## WHAT THIS TASK INVOLVES
Rewrite the listing from the line with "Is pixel 375" to the line with "2785 millimetres", putting "lens" wherever "camera" appears and changing nothing else.

## LISTED ENTRIES
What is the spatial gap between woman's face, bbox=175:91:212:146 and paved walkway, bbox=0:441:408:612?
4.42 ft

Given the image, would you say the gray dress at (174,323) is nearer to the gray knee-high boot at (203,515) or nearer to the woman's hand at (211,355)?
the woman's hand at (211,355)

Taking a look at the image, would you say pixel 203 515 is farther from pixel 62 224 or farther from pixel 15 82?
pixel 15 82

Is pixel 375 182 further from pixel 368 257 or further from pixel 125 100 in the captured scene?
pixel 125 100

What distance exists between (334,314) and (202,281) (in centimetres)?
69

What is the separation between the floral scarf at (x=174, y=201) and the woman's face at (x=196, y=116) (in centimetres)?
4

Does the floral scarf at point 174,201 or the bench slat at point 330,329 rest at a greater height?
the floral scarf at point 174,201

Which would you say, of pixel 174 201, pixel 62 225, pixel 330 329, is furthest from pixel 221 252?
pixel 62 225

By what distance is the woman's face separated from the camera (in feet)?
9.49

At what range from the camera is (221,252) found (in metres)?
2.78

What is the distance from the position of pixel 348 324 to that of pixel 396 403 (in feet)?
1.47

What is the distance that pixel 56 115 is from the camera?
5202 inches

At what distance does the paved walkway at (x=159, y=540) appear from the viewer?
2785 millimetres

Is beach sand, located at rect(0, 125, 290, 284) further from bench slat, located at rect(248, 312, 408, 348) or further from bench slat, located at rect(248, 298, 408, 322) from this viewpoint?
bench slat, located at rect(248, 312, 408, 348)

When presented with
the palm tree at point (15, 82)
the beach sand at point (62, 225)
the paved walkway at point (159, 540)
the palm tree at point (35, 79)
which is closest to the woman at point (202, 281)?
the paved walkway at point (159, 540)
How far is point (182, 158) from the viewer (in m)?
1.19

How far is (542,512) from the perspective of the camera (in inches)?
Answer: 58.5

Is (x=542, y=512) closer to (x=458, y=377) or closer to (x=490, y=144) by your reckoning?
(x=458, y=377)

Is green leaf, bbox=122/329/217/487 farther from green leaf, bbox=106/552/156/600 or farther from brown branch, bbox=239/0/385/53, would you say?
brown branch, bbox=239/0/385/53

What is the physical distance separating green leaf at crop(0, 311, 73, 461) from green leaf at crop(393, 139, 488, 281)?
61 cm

## ANSWER TO THE EXERCISE
Is pixel 375 182 further from pixel 368 257 or further from pixel 125 100 in the captured scene?
pixel 125 100

What distance exists between (334,314) and (202,281) (in centimetres)?
69

What is the separation between the floral scarf at (x=174, y=201) and the woman's face at (x=196, y=116) (in centimetres)?
4

Does the floral scarf at point 174,201 or the bench slat at point 330,329 rest at a greater height?
the floral scarf at point 174,201

Which would you say, of pixel 174 201, pixel 62 225, pixel 330 329, is furthest from pixel 221 252?
pixel 62 225

By what distance is the woman's face separated from the lens (in feet)?
9.49

At what range from the lens is (221,252) found (in metres)?
2.78

What is the distance from the position of pixel 348 324 to that of pixel 396 403 (in feet)?
1.47

What is the distance that pixel 56 115 is from the lens?
5202 inches

At what distance does the paved walkway at (x=159, y=540) appear from the viewer?
2785 millimetres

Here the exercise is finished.